Big Data allows “for more robust research and correlation” than in days past, and that has the Federal Trade Commission (FTC) concerned that it could be put to unfair or deceptive uses. “Finding a representative data sample sufficient to produce statistically significant results” used to be “difficult and expensive,” but now the “scope and scale of data collection enables cost-effective, substantial research of even obscure or mundane topics.” While survey, opinion and marketing researchers probably thought this was a useful and positive development, the FTC is not so sure.

The regulatory agency admitted up front that Big Data analytics can be “often valuable to companies and to consumers, as it can guide the development of new products and services, predict the preferences of individuals, help tailor services and opportunities, and guide individualized marketing,” but also warned that some people “have raised concerns about whether certain uses of big data analytics may harm consumers, particularly low income and underserved populations.”

The FTC, the chief U.S. regulator of the survey, opinion and marketing research profession, released a report yesterday, “Big Data: A Tool for Inclusion or Exclusion? Understanding the Issues,” building off of an FTC workshop in September 2014 focused on potential discriminatory impact from Big Data analytics. It followed a 2014 FTC report on data brokers, and the White House's 2013 report on Big Data that touched on similar issues.

MRA responded to the FTC’s Big Data workshop in October 2014. We asked the agency not to turn Big Data into some kind of pejorative term, based on hypothetical scenarios of unmeasurable consumer harm.

The lifecycle of Big Data

The FTC report divides Big Data’s lifecycle into four phases: “(1) collection; (2) compilation and consolidation; (3) analysis; and (4) use.” While the FTC tries to emphasize that the agency’s report is solely concerned about that 4th phase – use -- regulatory guidance or actions often focus on the first three phases just as much or more.

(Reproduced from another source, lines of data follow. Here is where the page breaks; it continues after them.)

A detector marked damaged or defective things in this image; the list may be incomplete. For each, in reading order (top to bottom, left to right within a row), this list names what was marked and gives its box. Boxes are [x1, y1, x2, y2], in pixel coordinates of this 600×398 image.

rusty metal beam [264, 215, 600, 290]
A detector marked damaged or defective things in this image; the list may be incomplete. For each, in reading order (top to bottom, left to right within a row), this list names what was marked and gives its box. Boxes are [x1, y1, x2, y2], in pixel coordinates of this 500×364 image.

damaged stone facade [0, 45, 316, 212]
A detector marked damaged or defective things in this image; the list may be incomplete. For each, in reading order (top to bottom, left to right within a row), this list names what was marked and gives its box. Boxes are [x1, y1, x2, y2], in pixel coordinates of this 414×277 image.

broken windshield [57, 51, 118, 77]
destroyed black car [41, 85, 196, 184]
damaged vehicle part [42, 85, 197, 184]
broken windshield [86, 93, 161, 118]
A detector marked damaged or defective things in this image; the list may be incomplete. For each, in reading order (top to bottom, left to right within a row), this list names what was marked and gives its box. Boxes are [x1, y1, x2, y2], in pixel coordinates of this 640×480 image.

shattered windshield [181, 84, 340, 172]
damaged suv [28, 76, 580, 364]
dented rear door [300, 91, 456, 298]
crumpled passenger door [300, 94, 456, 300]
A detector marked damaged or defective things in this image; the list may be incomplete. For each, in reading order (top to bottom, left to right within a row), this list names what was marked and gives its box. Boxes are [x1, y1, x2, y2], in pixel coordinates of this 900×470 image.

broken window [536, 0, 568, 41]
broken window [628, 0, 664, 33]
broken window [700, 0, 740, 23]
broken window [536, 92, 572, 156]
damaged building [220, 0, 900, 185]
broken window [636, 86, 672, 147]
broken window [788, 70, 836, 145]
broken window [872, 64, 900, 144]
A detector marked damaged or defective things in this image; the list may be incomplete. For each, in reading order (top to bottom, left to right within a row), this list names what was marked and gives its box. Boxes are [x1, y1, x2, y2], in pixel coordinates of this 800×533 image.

Indeed, the FTC report references “research that demonstrates that there is a potential for incorporating errors and biases at every stage—from choosing the data set used to make predictions, to defining the problem to be addressed through big data, to making decisions based on the results of big data analysis—which could lead to potential discriminatory harms.” That means that, protests aside, the regulatory focus could include the entirety of the research process.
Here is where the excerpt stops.